■ **PAGE EXTRACT**
Begin

Law enforcement officials are required to know and apply international human rights standards. There are several international instruments governing the conduct of such officers, including particular issues such as the use of force they can legitimately exercise. These constitute minimum standards for the use of force.
The international instruments that refer to the conduct of law enforcement officials include the following:
i. International Covenant on Civil and Political Rights (ICCPR), Article 9. “1. Everyone has the right to liberty and security of person. No one shall be subjected to arbitrary arrest or detention. No one shall be deprived of his liberty except on such grounds and in accordance with such procedure as are established by law. 2. Anyone who is arrested shall be informed, at the time of arrest, of the reasons for his arrest and shall be promptly informed of any charges against him. 3. Anyone arrested or detained on a criminal charge shall be brought promptly before a judge (…) and shall be entitled to trial within a reasonable time or to release. It shall not be the general rule that persons awaiting trial shall be detained in custody, but release may be subject to guarantees to appear for trial, at any other stage of the judicial proceedings, and, should occasion arise, for execution of the judgement. (…)”
How can we interpret Article 9 of the ICCPR?
General Comment No. 8 of the Human Rights Committee specifies that Article 9 of the ICCPR is applicable to all types of deprivation of liberty, whether as a result of a crime or other reasons. In specific cases of criminal offense, paragraph 3 of Article 9 requires that the person detained be brought promptly before a judicial authority. These delays should not exceed a few days. Custody should be an exception and last as short as possible.
Read General Comment No. 8 of the Human Rights Committee: http://www.unhchr.ch/tbs/doc.nsf/(Symbol)/f4253f9572cd4700c12563ed00483bec?Opendocument
ii. The Convention against Torture and Other Cruel, Inhuman or Degrading Treatment or Punishment obliges States Parties to prohibit torture and other cruel, inhuman or degrading treatment committed by public officials or any other person acting in an official capacity. This includes acts of instigation or those committed with the consent of that individual (see Articles 2 and 16).
Note: The Convention against Torture is an international treaty ratified by 149 countries. States that have ratified the Convention have committed themselves to fulfill the Convention, as a legally binding instrument. All countries covered by the Regional Office for South America have ratified the Convention.
Read the Convention against Torture: http://www2.ohchr.org/english/law/cat.htm
How can we interpret Article 2 of the Convention against Torture?
General Comment No. 2 of the Committee against Torture considers that the prohibition of torture (art. 2) and ill treatment (art. 16) is absolute in the Convention, and that its prevention should be effective and imperative. States Parties are obliged to remove all obstacles to the eradication of torture and ill-treatment. They must also take effective measures to prevent these behaviours and their reiteration. States Parties are also required to constantly review and improve their national legislation and action in regard to the Convention. If the measures taken by the State Party failed to eradicate torture, the Convention calls for a review or for more effective measures. The Committee absolutely condemns the justification of torture and ill-treatment as a measure to protect public security or to prevent emergencies or any other situation. The Committee considers that amnesties or other impediments to the prosecution as well as the prompt and impartial punishment of the perpetrators of torture or ill-treatment are a violation of the prohibition. Actions that demonstrate unwillingness in this respect may also constitute a violation of the treaty.

End

■ **WRITTEN EXERCISE**
Please reproduce everything in the law enforcement text from "How can we interpret Article 9" down to "short as possible.", word for word.

■ **DATASET CONTENT**
Begin

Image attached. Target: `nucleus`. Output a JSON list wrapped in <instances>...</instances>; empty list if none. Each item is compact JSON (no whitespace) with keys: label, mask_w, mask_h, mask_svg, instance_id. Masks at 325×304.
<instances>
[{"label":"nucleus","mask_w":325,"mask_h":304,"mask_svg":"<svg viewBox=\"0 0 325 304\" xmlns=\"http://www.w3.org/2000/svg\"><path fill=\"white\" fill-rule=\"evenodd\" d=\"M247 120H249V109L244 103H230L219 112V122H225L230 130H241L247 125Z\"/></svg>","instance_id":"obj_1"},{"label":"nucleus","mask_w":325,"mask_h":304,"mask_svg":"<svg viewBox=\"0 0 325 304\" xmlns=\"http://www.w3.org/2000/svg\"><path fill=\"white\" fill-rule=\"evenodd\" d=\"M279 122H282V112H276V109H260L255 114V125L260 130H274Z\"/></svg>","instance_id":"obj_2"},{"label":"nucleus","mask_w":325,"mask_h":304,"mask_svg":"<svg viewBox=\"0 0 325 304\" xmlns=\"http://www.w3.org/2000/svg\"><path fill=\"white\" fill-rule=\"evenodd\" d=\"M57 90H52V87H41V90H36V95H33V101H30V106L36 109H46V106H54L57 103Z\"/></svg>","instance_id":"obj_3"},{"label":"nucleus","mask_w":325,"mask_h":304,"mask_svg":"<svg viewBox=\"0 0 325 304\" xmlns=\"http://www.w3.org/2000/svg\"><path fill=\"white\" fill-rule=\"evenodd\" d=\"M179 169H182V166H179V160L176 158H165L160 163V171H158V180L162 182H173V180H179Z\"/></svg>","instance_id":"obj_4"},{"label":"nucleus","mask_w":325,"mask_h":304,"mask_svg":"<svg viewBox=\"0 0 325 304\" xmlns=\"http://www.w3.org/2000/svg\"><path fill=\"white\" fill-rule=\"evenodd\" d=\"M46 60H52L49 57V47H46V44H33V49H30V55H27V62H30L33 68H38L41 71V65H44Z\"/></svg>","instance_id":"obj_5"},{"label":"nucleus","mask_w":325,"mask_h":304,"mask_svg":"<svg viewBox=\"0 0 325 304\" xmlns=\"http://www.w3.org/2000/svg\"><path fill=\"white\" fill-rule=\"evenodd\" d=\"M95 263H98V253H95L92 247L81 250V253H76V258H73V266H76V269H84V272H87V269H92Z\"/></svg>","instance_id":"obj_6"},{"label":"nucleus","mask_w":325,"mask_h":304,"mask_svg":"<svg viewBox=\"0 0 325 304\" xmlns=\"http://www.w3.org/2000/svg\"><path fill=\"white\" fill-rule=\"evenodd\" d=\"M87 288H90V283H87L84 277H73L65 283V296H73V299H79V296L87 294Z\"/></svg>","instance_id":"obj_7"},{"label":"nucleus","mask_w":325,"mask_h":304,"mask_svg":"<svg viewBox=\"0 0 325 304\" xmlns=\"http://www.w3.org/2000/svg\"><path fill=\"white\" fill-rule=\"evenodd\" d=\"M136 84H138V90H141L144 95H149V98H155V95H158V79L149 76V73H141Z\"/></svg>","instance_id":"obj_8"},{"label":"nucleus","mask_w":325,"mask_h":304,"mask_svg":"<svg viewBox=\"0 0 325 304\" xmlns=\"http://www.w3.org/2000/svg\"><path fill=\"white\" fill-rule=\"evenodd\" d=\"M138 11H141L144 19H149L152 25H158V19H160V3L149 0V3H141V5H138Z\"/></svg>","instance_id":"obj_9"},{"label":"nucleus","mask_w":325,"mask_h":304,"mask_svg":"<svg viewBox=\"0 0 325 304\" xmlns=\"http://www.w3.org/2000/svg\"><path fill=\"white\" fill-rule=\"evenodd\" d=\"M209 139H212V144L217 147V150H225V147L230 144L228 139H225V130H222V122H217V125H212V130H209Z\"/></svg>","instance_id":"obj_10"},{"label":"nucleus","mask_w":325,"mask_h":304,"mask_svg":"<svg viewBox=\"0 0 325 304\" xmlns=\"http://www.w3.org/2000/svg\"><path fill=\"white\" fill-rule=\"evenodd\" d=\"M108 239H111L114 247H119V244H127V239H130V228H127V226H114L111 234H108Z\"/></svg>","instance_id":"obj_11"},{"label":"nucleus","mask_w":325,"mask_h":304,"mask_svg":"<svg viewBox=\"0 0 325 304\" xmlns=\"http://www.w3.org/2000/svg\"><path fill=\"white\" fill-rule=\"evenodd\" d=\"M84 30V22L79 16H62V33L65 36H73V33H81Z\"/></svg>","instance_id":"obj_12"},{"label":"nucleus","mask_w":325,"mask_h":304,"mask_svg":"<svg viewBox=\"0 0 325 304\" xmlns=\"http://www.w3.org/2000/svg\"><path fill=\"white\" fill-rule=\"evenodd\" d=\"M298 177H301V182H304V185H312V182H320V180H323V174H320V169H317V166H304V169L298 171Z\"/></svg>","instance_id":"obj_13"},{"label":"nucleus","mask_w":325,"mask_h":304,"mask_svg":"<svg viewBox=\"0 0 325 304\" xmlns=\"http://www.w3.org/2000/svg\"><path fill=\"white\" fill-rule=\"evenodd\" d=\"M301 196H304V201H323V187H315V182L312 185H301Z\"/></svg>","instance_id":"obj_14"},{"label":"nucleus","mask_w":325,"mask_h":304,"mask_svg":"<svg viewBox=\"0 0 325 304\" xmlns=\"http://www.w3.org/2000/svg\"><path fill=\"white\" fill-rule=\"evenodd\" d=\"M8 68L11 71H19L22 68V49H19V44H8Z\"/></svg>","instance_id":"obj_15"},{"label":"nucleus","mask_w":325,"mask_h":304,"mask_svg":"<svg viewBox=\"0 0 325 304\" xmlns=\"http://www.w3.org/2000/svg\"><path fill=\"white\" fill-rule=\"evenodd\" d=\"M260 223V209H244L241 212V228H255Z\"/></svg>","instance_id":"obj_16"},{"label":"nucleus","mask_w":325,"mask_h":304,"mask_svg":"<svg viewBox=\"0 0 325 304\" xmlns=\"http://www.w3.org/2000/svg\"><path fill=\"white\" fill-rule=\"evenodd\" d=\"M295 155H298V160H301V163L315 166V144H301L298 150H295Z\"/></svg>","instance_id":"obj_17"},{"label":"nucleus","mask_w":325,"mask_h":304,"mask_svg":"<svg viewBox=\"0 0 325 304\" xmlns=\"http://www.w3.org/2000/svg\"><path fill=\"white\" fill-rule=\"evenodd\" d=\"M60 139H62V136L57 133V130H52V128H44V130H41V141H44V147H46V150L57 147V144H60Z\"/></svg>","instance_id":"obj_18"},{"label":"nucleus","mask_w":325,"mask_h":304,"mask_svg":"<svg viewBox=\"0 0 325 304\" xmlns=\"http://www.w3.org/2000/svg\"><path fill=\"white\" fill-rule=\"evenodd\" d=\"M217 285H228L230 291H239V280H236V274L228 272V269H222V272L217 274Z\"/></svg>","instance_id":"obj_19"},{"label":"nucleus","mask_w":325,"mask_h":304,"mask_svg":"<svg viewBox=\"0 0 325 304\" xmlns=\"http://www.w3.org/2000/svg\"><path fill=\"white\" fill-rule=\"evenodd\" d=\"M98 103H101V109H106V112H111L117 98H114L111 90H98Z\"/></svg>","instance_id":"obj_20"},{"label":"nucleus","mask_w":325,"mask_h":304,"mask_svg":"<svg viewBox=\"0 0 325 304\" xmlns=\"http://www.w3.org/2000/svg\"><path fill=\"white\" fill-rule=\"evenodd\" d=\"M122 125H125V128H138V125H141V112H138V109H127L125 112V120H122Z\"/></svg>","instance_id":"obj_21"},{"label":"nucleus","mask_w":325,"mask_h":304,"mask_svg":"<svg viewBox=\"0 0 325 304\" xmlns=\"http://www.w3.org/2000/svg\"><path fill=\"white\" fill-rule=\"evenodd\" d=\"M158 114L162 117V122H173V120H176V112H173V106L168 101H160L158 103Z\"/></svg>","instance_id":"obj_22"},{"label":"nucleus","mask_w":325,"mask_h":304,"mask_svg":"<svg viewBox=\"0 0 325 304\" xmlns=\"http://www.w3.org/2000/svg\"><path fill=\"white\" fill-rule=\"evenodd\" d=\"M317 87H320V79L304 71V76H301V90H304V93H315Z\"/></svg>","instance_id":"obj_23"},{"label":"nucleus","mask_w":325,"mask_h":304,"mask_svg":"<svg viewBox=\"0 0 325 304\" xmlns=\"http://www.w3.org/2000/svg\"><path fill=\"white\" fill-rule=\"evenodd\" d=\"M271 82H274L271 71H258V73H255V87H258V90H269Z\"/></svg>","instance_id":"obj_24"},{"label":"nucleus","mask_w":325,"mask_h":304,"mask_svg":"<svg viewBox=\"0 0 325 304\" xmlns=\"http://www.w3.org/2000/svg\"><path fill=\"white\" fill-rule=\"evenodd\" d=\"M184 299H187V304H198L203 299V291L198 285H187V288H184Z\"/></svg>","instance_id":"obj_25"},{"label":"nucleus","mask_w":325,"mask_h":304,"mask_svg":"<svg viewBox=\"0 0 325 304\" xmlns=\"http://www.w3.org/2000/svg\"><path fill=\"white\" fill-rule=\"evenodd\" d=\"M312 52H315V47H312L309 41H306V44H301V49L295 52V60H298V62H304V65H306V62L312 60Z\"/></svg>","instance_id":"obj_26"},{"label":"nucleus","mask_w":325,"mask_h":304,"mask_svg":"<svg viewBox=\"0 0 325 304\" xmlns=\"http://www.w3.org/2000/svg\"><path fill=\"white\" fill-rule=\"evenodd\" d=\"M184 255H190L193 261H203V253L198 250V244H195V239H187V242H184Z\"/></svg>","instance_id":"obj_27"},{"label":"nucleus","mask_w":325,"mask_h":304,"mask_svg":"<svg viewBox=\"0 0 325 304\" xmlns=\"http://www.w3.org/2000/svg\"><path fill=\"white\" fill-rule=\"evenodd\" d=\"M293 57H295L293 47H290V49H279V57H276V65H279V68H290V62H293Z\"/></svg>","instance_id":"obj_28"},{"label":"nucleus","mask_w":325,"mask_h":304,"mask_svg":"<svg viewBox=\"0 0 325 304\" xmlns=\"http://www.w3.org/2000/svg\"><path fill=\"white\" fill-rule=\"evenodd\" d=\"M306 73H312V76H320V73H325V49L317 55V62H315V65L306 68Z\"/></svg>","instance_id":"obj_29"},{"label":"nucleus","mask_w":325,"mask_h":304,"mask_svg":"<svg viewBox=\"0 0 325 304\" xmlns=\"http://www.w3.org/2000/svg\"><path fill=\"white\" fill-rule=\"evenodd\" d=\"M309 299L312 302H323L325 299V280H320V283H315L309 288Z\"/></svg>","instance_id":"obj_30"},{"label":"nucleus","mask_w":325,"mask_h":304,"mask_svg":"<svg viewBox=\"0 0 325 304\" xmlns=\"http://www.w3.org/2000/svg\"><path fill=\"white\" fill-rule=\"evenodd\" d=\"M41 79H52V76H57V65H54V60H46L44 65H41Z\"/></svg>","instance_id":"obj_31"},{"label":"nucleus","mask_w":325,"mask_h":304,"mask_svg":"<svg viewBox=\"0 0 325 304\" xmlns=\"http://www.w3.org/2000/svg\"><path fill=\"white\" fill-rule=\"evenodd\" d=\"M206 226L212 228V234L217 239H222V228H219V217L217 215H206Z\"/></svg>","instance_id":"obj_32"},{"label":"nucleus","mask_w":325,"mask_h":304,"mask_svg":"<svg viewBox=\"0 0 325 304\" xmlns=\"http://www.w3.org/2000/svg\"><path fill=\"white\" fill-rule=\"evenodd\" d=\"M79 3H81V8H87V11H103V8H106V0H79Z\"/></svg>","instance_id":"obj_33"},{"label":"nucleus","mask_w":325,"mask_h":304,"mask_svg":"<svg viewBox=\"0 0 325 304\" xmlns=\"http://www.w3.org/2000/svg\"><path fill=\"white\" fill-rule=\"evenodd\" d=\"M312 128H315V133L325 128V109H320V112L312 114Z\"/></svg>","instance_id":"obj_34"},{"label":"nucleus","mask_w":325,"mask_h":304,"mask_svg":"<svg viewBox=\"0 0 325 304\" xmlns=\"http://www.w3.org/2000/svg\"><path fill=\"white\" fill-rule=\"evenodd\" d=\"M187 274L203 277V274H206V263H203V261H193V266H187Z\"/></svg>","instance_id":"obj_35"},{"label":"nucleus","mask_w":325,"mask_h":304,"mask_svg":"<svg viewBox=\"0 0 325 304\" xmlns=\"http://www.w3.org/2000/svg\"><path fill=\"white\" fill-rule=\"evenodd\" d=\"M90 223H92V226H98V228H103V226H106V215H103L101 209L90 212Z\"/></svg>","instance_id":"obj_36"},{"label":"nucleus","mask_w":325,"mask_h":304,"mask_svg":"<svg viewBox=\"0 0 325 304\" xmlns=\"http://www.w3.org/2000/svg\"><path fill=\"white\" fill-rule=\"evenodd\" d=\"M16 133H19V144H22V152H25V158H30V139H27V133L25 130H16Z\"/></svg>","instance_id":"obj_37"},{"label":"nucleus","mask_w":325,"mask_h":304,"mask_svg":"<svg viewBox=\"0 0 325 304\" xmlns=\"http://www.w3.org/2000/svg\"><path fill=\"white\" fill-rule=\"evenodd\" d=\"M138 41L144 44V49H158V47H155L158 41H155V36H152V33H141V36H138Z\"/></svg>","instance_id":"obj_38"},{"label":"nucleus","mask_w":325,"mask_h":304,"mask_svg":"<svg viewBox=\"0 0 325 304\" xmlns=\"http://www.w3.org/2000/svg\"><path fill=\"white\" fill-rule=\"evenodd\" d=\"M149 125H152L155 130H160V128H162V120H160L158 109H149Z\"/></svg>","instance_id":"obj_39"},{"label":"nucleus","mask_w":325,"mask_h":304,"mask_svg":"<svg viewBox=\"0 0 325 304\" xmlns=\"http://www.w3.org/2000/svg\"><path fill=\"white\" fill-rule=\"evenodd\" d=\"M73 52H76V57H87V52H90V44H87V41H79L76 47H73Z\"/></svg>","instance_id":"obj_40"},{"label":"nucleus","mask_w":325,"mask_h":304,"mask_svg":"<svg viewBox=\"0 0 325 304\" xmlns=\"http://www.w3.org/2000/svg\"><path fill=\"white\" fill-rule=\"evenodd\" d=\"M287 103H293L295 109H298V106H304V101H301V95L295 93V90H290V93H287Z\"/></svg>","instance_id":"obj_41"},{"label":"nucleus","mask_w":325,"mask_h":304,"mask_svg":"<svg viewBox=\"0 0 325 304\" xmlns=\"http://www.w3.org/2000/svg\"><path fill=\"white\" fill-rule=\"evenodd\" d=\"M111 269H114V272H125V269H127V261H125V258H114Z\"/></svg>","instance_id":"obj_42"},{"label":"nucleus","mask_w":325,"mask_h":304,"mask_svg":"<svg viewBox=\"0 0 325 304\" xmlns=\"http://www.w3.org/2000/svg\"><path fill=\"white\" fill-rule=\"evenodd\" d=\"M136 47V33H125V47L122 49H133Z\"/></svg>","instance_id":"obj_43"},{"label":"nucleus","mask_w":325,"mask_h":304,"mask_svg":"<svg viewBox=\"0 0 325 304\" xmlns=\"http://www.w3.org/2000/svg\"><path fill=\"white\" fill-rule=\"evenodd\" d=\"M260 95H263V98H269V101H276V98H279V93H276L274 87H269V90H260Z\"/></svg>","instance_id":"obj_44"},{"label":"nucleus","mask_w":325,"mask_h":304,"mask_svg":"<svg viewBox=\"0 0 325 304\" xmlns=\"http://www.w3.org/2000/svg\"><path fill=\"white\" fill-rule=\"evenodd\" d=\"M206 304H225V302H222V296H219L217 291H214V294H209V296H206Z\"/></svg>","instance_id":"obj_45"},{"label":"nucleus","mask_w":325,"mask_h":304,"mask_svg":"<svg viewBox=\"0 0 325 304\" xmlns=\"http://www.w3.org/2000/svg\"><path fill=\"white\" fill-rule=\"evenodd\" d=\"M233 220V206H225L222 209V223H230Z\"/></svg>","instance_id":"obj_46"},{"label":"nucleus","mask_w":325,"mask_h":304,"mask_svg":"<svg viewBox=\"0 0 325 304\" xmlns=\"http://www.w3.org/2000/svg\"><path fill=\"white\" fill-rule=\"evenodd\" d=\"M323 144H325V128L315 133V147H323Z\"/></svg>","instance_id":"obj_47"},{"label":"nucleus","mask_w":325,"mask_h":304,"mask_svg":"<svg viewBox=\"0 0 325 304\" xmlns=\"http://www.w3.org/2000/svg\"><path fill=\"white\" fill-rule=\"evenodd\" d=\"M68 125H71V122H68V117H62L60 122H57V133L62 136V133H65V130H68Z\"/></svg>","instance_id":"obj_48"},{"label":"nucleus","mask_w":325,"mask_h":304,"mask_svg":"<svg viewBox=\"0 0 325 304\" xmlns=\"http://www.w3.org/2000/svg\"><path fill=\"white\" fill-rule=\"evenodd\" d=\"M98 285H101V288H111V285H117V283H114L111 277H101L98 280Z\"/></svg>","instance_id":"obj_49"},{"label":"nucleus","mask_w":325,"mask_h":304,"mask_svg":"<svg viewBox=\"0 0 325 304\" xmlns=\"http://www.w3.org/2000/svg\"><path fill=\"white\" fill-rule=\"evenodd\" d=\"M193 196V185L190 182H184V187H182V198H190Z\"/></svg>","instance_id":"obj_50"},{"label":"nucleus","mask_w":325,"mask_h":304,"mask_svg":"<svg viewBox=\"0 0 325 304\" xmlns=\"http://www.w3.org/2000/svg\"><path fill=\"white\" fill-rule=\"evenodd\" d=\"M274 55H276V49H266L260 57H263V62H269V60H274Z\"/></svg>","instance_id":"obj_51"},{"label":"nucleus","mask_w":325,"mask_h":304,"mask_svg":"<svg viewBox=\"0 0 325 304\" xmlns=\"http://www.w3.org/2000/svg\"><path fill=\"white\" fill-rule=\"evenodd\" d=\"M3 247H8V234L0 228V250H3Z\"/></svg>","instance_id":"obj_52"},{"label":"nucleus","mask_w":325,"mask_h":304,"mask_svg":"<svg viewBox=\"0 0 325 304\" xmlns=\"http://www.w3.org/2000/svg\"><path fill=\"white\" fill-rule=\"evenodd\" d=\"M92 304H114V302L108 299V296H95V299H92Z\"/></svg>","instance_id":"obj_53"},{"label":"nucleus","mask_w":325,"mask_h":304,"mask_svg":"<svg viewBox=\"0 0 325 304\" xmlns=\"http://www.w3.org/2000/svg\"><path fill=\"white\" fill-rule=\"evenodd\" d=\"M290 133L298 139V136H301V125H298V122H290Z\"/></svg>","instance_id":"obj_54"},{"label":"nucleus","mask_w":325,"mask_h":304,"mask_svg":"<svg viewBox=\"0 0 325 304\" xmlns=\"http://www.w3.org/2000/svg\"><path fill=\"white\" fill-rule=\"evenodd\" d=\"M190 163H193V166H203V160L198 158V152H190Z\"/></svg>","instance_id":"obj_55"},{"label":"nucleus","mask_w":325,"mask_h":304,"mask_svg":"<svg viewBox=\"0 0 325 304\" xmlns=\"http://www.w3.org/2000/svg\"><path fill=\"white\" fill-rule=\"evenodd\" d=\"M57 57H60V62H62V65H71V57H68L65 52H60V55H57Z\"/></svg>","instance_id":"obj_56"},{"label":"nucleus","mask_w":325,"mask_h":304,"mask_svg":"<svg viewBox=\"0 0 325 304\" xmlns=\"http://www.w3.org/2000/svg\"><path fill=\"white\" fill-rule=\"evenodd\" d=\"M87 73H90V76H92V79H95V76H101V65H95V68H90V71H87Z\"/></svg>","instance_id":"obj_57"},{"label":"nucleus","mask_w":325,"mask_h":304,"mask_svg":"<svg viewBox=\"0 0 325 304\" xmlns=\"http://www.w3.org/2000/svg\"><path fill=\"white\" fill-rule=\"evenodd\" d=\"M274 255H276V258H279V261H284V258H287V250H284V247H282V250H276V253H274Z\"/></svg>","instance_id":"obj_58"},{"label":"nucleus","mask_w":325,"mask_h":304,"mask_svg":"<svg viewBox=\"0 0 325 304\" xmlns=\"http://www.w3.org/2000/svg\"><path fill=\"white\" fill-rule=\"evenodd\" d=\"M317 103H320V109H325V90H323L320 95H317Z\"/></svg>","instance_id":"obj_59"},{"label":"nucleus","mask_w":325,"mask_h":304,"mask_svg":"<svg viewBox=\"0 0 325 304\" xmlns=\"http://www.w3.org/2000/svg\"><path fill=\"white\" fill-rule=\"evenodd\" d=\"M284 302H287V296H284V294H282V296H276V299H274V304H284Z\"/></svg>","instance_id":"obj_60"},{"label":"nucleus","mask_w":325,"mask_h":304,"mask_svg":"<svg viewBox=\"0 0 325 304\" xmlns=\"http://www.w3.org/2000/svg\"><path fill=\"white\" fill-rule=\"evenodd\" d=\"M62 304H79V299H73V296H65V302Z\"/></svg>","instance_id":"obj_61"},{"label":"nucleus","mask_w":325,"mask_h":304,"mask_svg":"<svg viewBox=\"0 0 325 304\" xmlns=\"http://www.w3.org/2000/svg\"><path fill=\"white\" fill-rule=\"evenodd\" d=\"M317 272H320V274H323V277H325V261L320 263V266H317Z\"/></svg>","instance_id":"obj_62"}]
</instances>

End

■ **RESPONSE BELOW**
How can we interpret Article 9 of the ICCPR?
General Comment No. 8 of the Human Rights Committee specifies that Article 9 of the ICCPR is applicable to all types of deprivation of liberty, whether as a result of a crime or other reasons. In specific cases of criminal offense, paragraph 3 of Article 9 requires that the person detained be brought promptly before a judicial authority. These delays should not exceed a few days. Custody should be an exception and last as short as possible.